Doors of the past: Kartouzská brána (The Carthusian Gate) at Újezd
The Carthusian Gate is a defunct Prague building named after the Carthusian monastery of the Virgin Mary in Smíchov. Due to its location in Újezd, it was also called the Újezd Gate.
The first Újezd Gate stood in today’s Karmelitská Street during the reign of Charles IV, but at that time Carmelite gate was very narrow, so it was not a gateway in the true sense of the word, but rather a kind of passage. The Carthusian Gate stood at the end of the Hungry Wall in a street called nowadays Újezd [Google Maps]. I was built in 1551 in the Renaissance style and rebuilt in the Baroque style in 1693 by the builder Jan Pánek. The gate itself had a single arch and stood until 1860, when it was no longer large enough for increasing traffic.

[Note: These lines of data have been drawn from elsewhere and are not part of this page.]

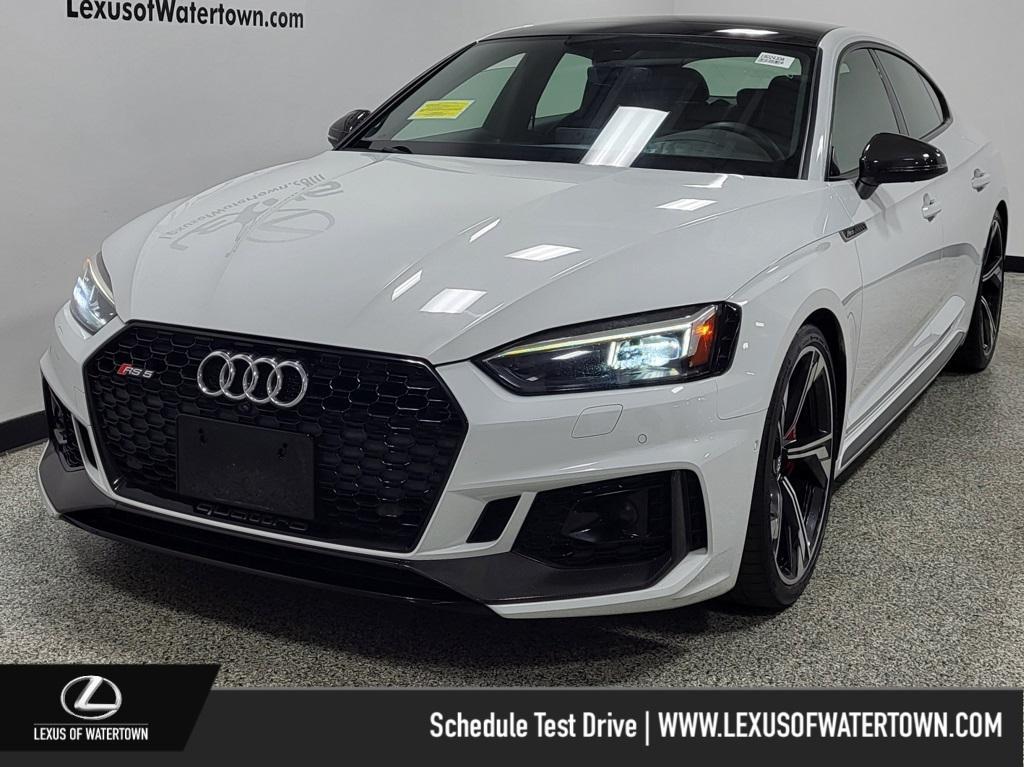 used 2019 Audi RS 5 car, priced at $54,474
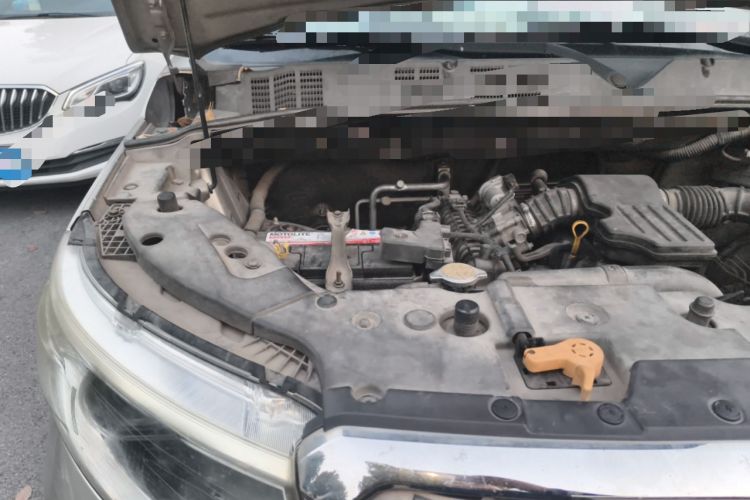 Used CHANGAN OSHAN X70A 2018 1.5L Manual Standard Edition Engine Bay Right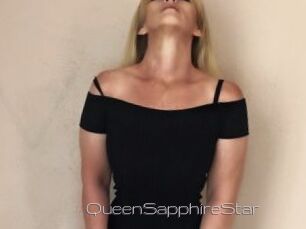 QueenSapphireStar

In 1862, due to insufficient capacity, a new larger neo-Gothic Újezd gate with three openings was walled up and built next to the original one. However, it was also demolished 30 years later and numerous remnants of the original fortifications and both gates have been preserved in the basements of some houses in that area.
Later walled up and was named after Francis Joseph I. On the Újezd side was the year 1862 written in Roman numerals and the imperial crown. In less than 30 years, after the provincial jubilee exhibition in 189, it was demolished.